[From Poems from Manxland,1868]

POEMS.

PART I.

ELLAN VANNIN.*

To THE ISLE-to the fairy-isle over the seas,
Where spangles are bright on its musical breeze;
Where the skies they are dappled with shadows that gleam,
And the nights are alight with the shooting-stars' stream,
And gorse with its gold, and the heather-bells group
On the heights of th' rock whence th' dark eagles swoop,
Where scarlet-capp'd moss, and the feather-cut fern
Have mantled, for ages, the warrior's cairn.

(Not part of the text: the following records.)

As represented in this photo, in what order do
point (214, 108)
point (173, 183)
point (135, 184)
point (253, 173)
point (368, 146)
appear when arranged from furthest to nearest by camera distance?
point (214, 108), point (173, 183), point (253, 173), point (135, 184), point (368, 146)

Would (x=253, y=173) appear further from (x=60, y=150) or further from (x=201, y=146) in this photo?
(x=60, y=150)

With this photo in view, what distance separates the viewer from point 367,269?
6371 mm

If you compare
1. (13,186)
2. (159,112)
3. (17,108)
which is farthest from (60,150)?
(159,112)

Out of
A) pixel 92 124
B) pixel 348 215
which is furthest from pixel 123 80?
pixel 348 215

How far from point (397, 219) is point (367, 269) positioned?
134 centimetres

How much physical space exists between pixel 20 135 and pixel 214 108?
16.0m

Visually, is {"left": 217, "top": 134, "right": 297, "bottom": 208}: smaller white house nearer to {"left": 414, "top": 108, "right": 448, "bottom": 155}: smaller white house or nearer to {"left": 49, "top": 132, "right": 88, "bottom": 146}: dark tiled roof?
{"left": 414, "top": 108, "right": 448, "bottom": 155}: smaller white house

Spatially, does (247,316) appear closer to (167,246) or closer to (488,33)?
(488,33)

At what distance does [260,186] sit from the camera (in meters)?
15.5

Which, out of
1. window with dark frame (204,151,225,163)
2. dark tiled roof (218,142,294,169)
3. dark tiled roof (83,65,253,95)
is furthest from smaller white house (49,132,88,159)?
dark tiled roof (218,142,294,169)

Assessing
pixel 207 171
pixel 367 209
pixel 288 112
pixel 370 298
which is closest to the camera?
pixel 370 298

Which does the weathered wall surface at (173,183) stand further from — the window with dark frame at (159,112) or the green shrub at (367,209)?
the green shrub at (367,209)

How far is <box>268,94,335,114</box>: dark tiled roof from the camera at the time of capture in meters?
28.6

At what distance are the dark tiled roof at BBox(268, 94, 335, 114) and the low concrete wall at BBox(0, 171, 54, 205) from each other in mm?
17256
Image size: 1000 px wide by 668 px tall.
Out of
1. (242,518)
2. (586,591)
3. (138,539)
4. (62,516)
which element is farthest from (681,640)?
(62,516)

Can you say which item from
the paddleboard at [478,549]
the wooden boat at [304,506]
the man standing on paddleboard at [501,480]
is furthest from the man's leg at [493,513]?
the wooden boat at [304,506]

And Baal-fires crackle, blaze and leap
Over the hills where the Druids sleep,
Under the bush on the mountain side-
The whin-bush-where the wizards hide.
And tiny things that frolic above
Our fairy-rings are hand and glove
With the Storm-King, driving his trackless steeds
O'er fens and breaks and tangled weeds,
Till the caverned earth and crooning sea
Are wild with their mad revelrie.

To Mannanan's+ isle-sitting alone
On her iron-grey cliffs' up-lifted throne,
While the flashing sky, high over head,
And the curling main around her spread
Guard with a watchful jealous care
The realm of old Mannan' Beg Mac-y-Lheir,
And wreathe their purest diamond sheen
Into a crown for the rock-throned Queen.

* The Isle of Mann.

+ Mannannan Beg Mac-y-Lheir. The earliest Manx legislator.